Rice and Beans
December 14, 2013 11:54 AM   Subscribe

I'd like to start preparing my meals for the workweek in a batch on Sundays, to be refrigerated and microwaved as needed. I'm looking for a specific rice and bean-based recipe (type(s) of bean, optimal ratio of rice to beans, cooking time) that's cheap and nutritionally complete. That is to say, I'd like to be able to eat this for about half of my meals in a week and remain healthy.
posted by phrontist to Food & Drink (12 answers total) 86 users marked this as a favorite
Best answer: Up until just recently I was religiously cooking a batch of beans and rice every Sunday to do almost exactly what you're talking about. My primary motivation was to spend as little as possible and to worry as little as possible about feeding myself while at work throughout the whole week. So long as you've got the attitude that lets you eat the same thing tirelessly, it's hard to beat.

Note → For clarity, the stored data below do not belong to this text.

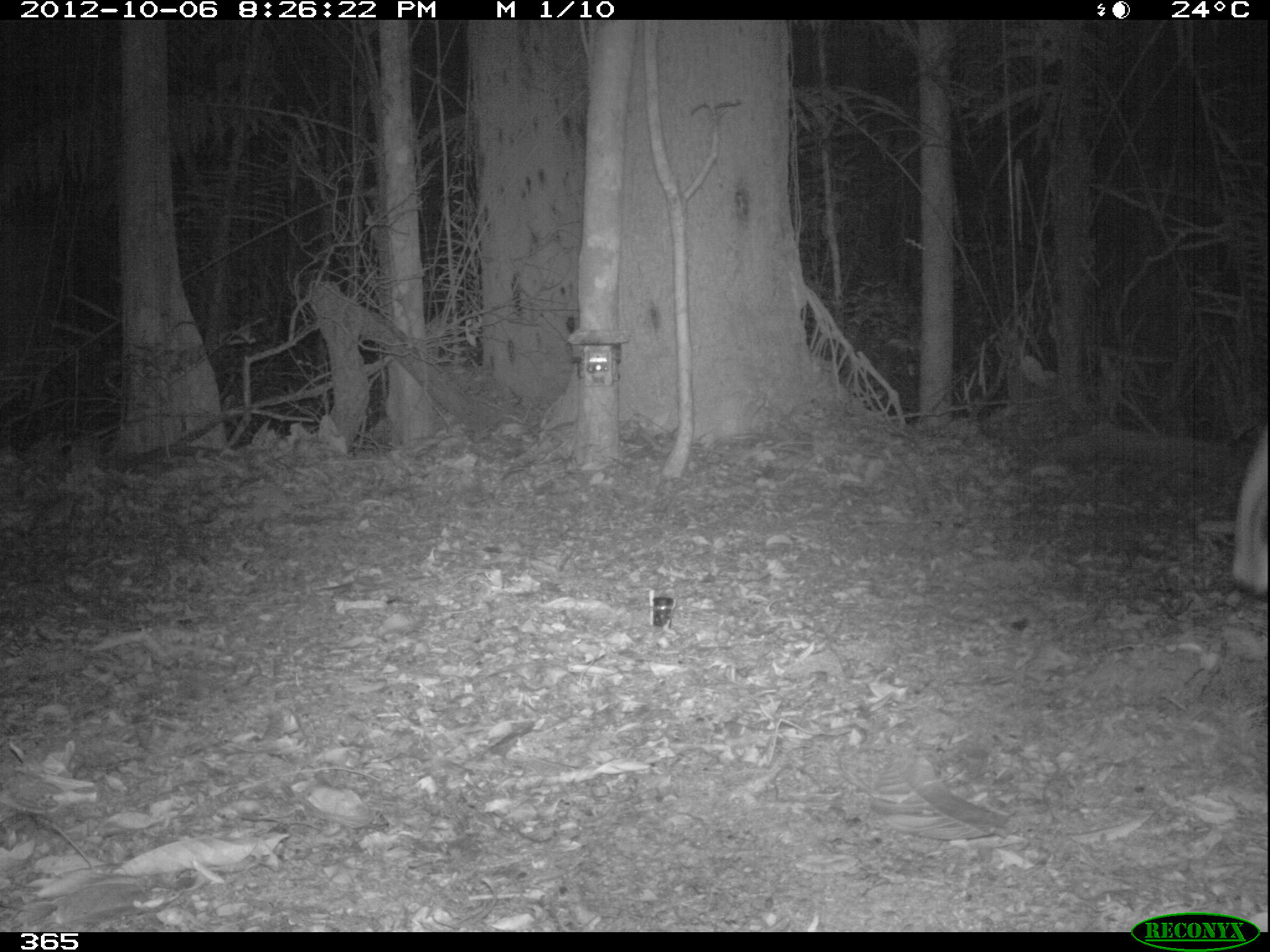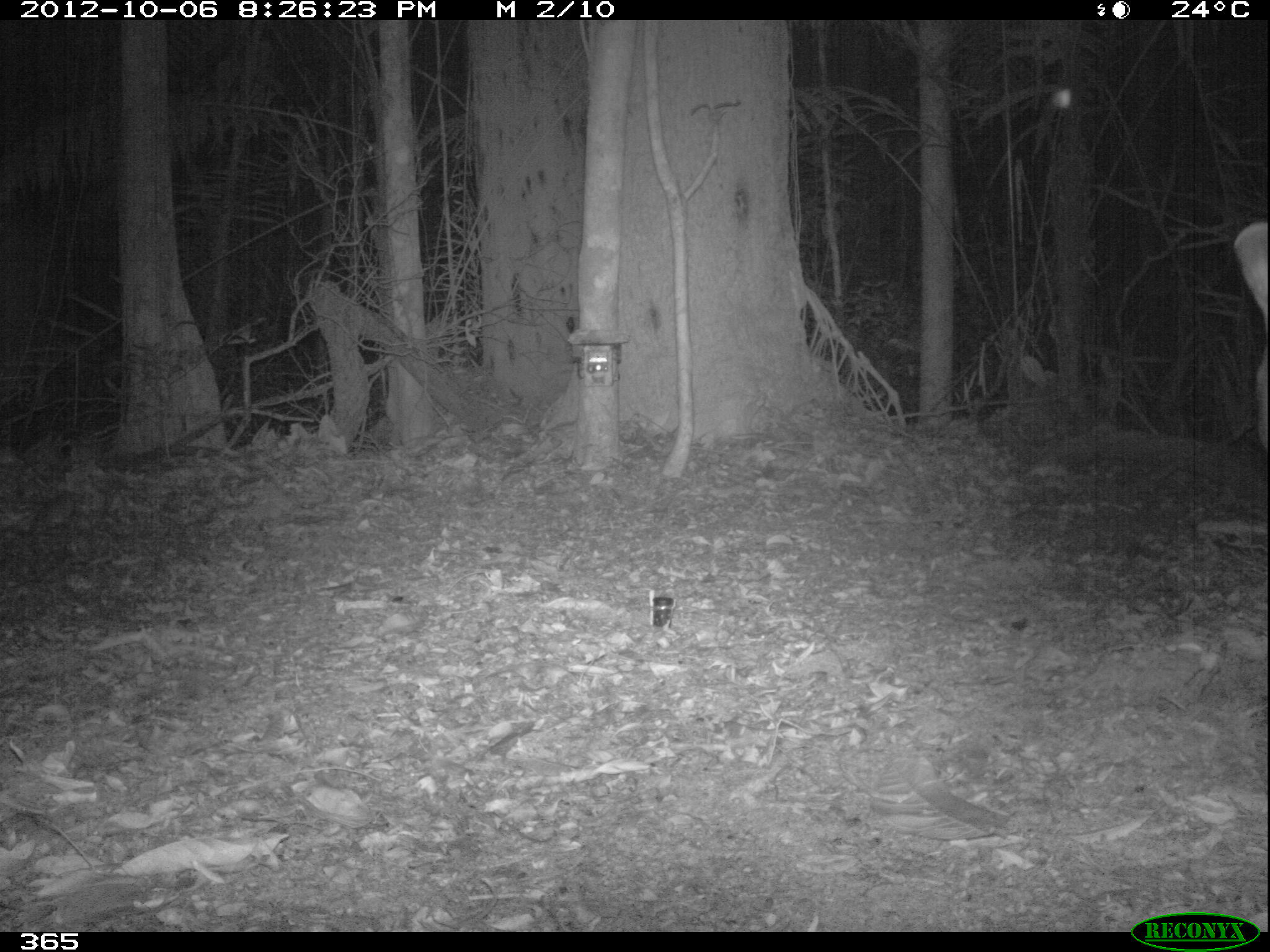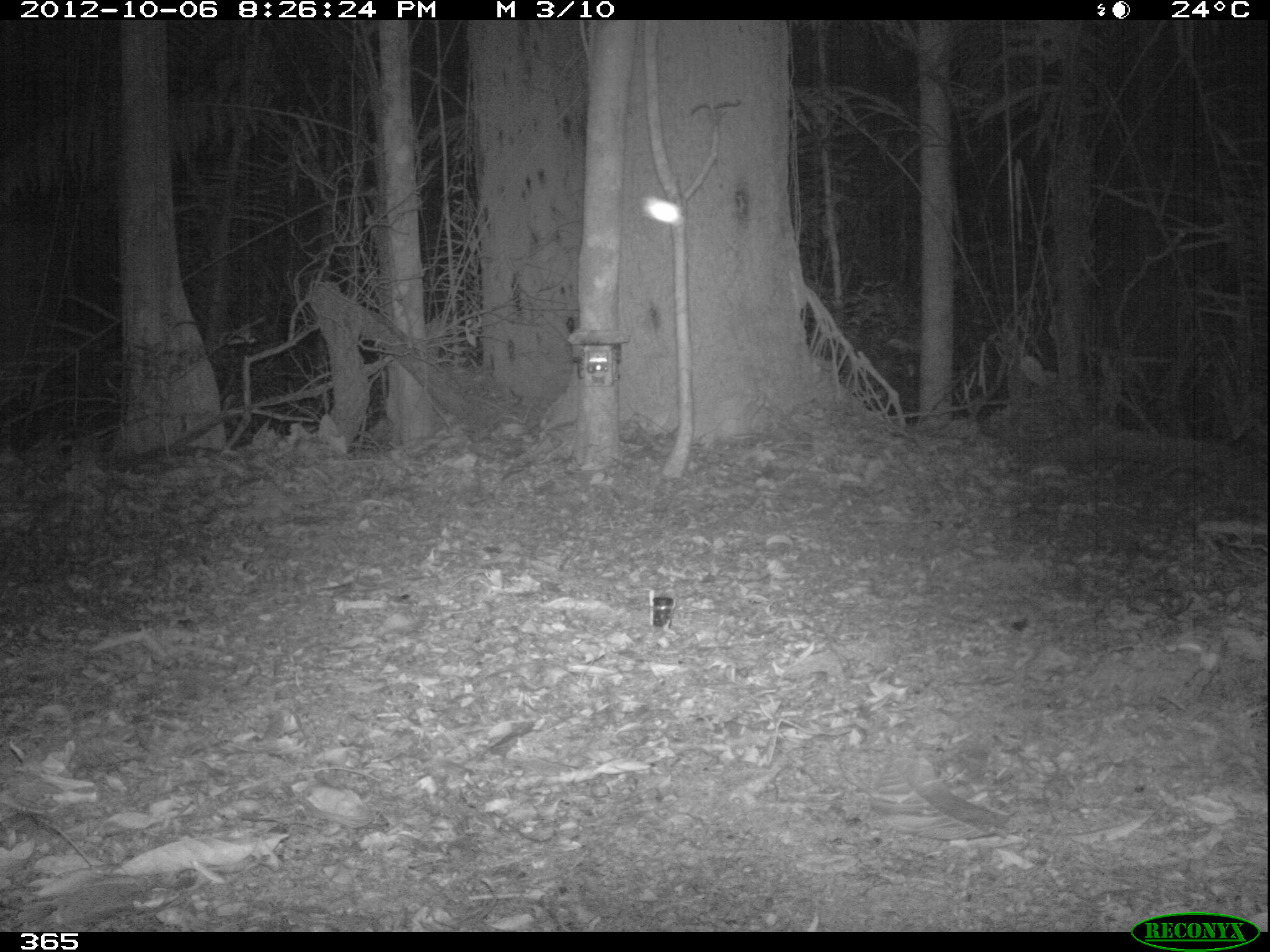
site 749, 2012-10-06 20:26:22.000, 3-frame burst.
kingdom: Animalia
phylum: Chordata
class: Mammalia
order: Perissodactyla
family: Tapiridae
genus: Tapirus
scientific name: Tapirus terrestris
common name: south american tapir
Tapirus terrestris (south american tapir).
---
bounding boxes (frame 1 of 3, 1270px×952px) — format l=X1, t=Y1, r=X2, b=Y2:
tapirus terrestris: l=1231, t=430, r=1270, b=603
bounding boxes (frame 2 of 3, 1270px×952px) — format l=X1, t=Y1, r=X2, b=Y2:
tapirus terrestris: l=1231, t=220, r=1270, b=450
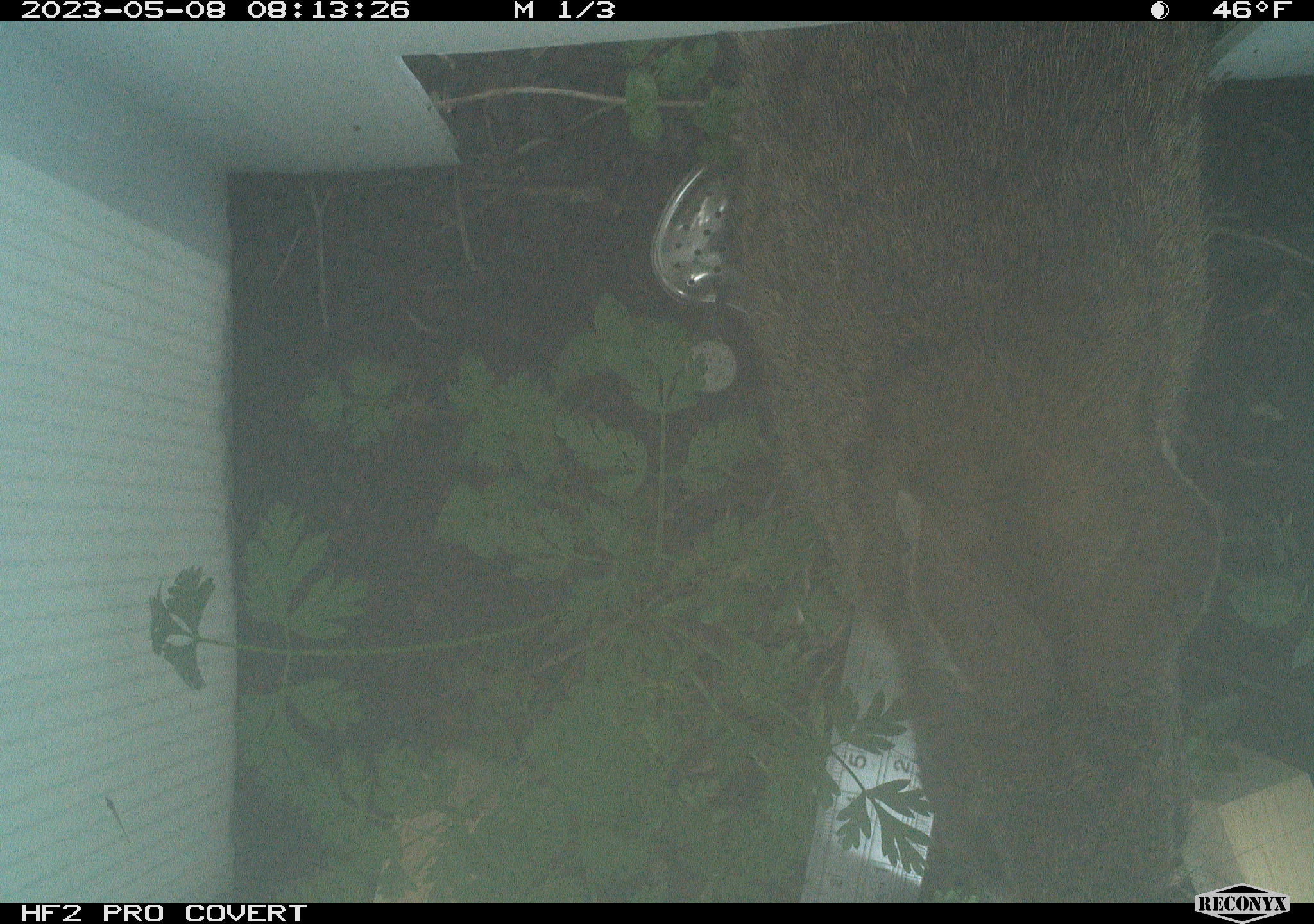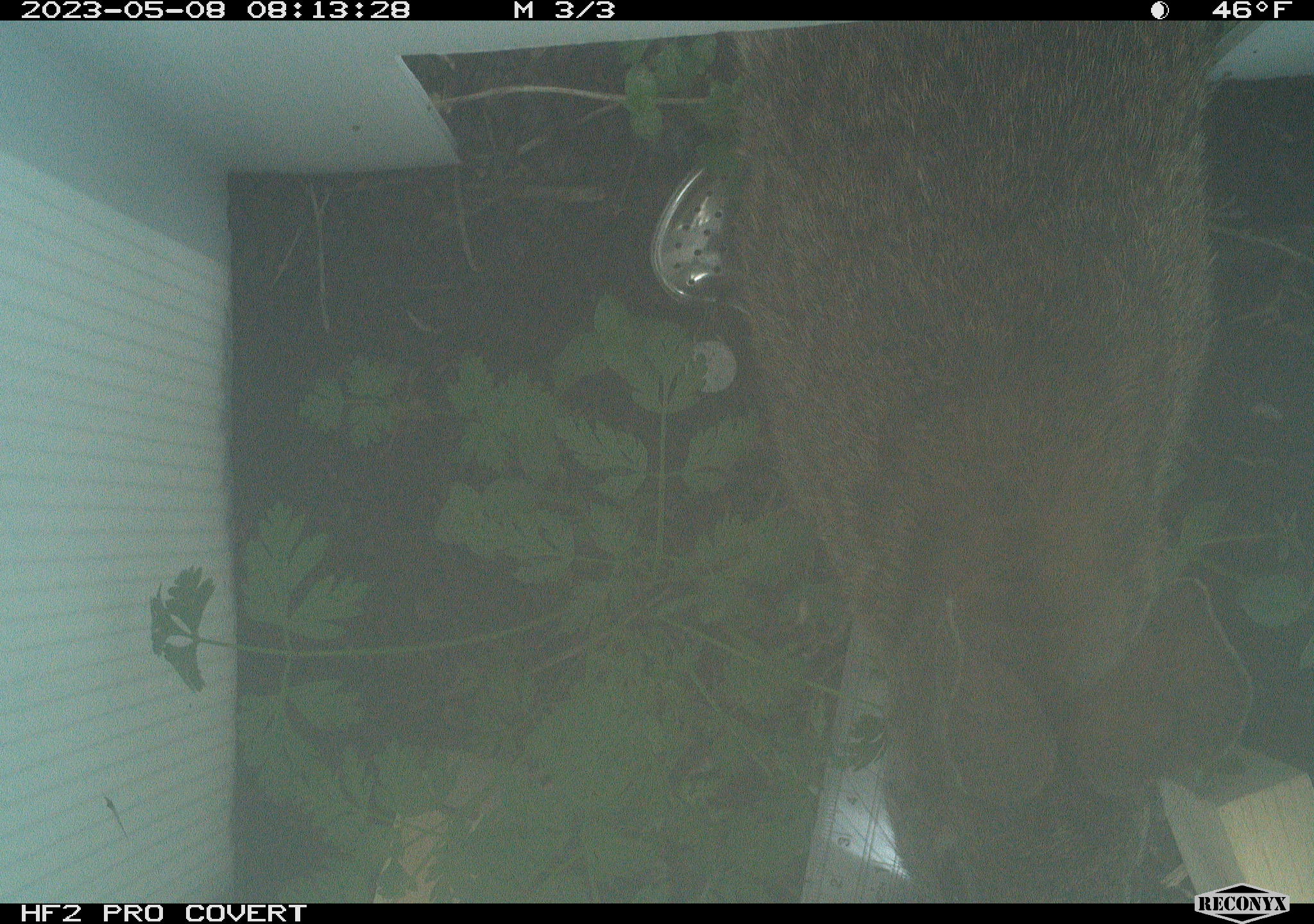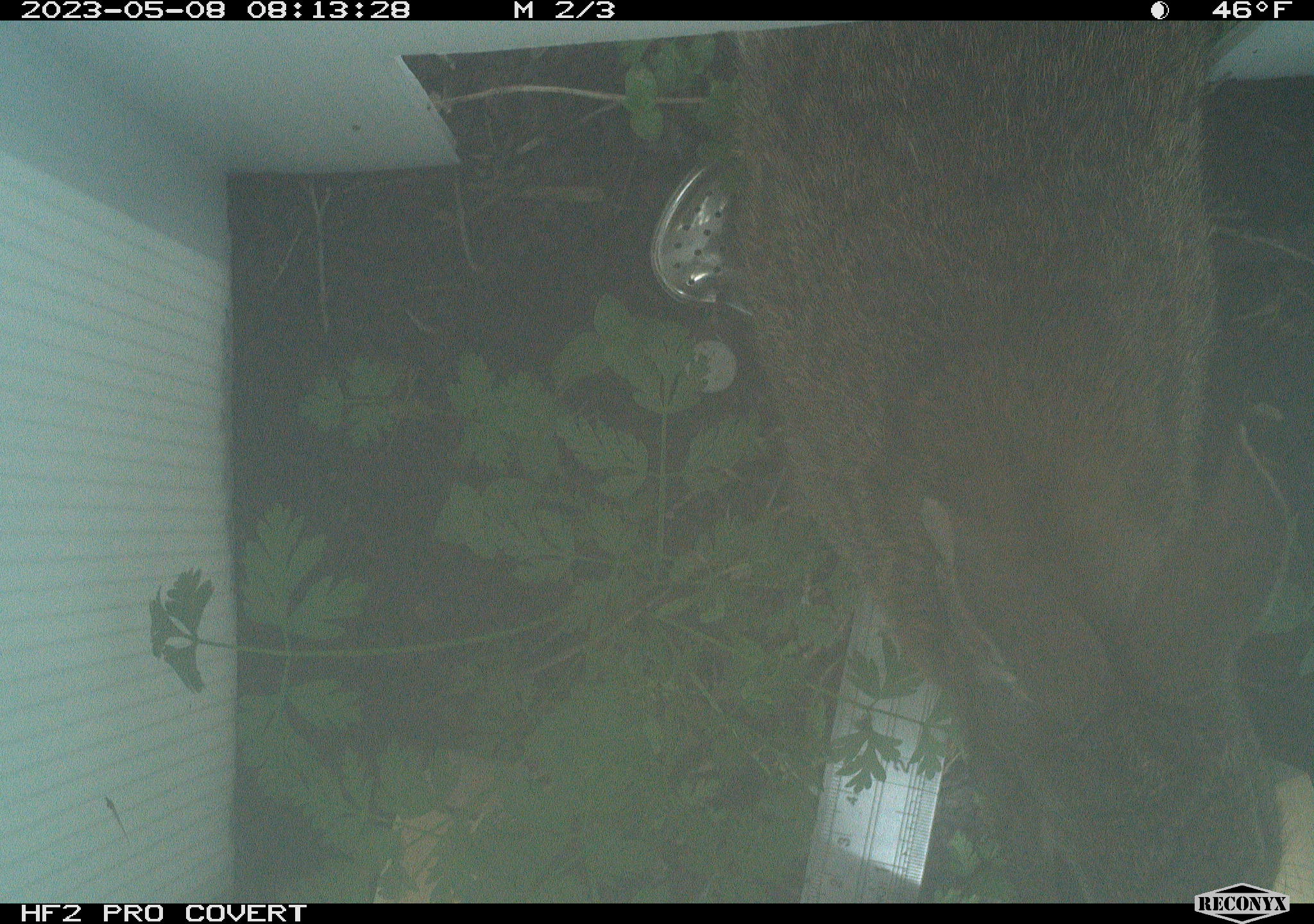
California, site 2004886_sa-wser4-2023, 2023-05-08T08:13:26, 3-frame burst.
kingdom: Animalia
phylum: Chordata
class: Mammalia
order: Lagomorpha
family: Leporidae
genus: Sylvilagus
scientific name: Sylvilagus bachmani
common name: brush rabbit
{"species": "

Even though it was more or less the same every single week, there's plenty of room for a little variety.

The bones of the recipe, which for me made about 5-6 servings (I'm not a big guy...), was:

- Two cans of your favorite black beans. (You should definitely try dry beans and see if you prefer that route, but in the end cans were an easy shortcut for me)
- One cup dry brown rice (and whatever water is needed to cook it, which I did separate from the beans)
- Two or three tomatoes
- Half an onion
- 3-4 cloves of garlic
- Salt (gonna need it) and olive oil

For variety I'd almost always include a TON of chopped kale, or green onions, fresh rosemary, the occasional green/red/yellow pepper... There's really no limit. I'd often throw in a 1/4 cup of quinoa and some extra water just because... There's also nothing that says you can't make some really "plain" beans and rice just using spices, smoked paprika, thyme... You're going to have to play with what appeals to you.

For me this really helped weekday spending and cut out the anxiety that comes with an approaching lunch hour and nothing planned. I'm no health expert, but it also seemed to have as good an effect on my general health diet-wise from beginning to end, as anything else I've habitually eaten. I hope that makes sense.

I'm rambling now, but get yourself half a dozen durable glass containers (pyrex?) and you're set for the week with just an hour or so kitchen time on Sunday. Good luck!
posted by Nosmot at 12:30 PM on December 14, 2013 [14 favorites]

I soak 2 cups of beans (pinto) over night and drain. They go in crock pot with different spices, chili powder, maybe enchilada sauce, tomato sauce maybe, kinda wing it. I cook my brown rice in a cheapo rice cooker from wally world. I forgot, the meat when I cook the beans, might be a bit of sausage or salt fork , etc. Combine cooked rice and beans, EAT and freeze the rest...
posted by raildr at 12:34 PM on December 14, 2013

I just learned to always have some beans soaking in the fridge so they are ready to cook. It's been great!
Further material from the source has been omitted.